Analysis | Details |
---|---|
swgs-absolutecn | copy number fitting pipeline used to generated absolute copy number profiles from BAM files |
britroc-1-cn-analysis | code and scripts used to generate copy number alteration & signature analysis markdowns and figures |
britroc-1-sig-analysis | code and scripts used to run differential signature abundance analysis markdowns and figures |
britroc-1-snv-analysis | code and scripts used to generate the SNV calls and perform analysis |
Data | Details |
---|---|
sWGS data | an EGA data repository containing hg19 aligned BAM files for the samples with available sWGS sequencing |
TAM-Seq data | an EGA data repository containing FASTQ files for the samples with available TAM-Seq SNV sequencing data |
pre-processed sWGS data | a zenodo repositiory containing pre-processed absolute copy number profiles from sWGS BAM files |
pre-processed TAM-Seq data | pre-processed SNV data from TAM-Seq sequencing data |
Software versions and dependencies are installed independently for each analysis or pipeline using conda. These pipelines have been tested on cent0S linux 7.8 & RHEL 7 linux OS
Each repositiory provides its own installation instructions on installation of required software environments, additional software package and data requirements and implementations. See the README.md documents for each specific analysis for more details.

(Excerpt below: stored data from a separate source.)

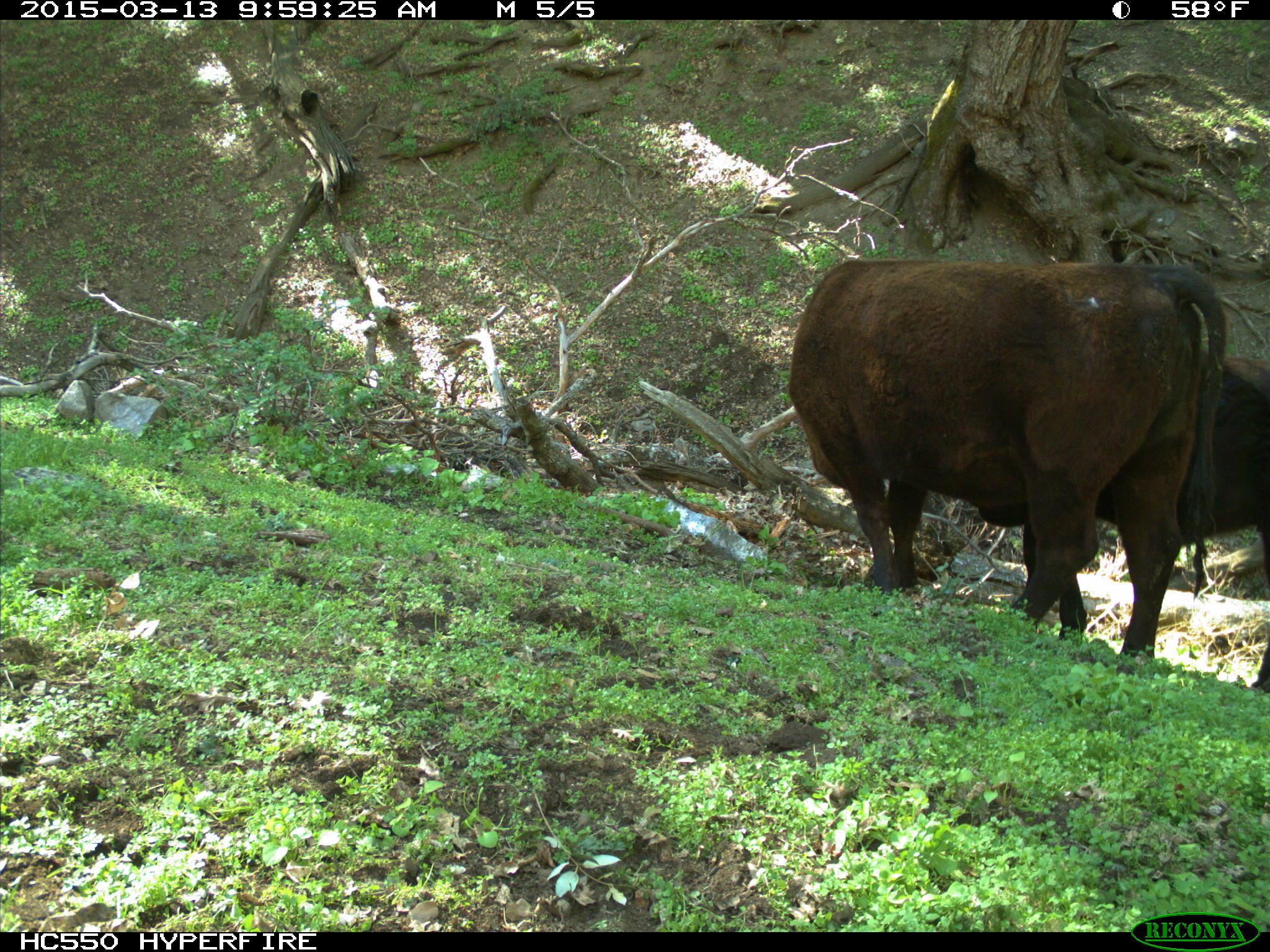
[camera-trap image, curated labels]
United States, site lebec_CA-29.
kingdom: Animalia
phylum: Chordata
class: Mammalia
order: Artiodactyla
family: Bovidae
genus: Bos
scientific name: Bos taurus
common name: domestic cow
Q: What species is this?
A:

Required runtime for replicating the results of this publication are approximately 4 hours on a High performance computing server (6-8 hours on a high-spec laptop). Full runtime from raw data will vary considerably on implementation, available hardware, and data processing during non-scripted analyical steps.
No demo sofware or data is provided for the pipelines associated with this publication. All data is freely available (as pre-processed outputs) or upon request via EGA.
- Data access
- Raw sequencing files - apply via the EGA data access commitee.
- Pre-processed data - donwload directly from open-access repositories.
- Repository-specific issues - please open an issue on the relevant github repository.
- General questions about running the pipelines - open an issue on this repository.
- Queries directly about the paper - email the corresponding author listed on the publication.
This repository is citable using the DOI 10.5281/zenodo.7942206.
A vast majority of the code used in this publication is open-source and covered by GPL-3.0 license.
The copy number signature methodology is covered by a GAP Available Source License v1.0 (see here) as part of a pending patent application. This license limitation applys to the copy number signature methodology used in the copy number analysis pipeline.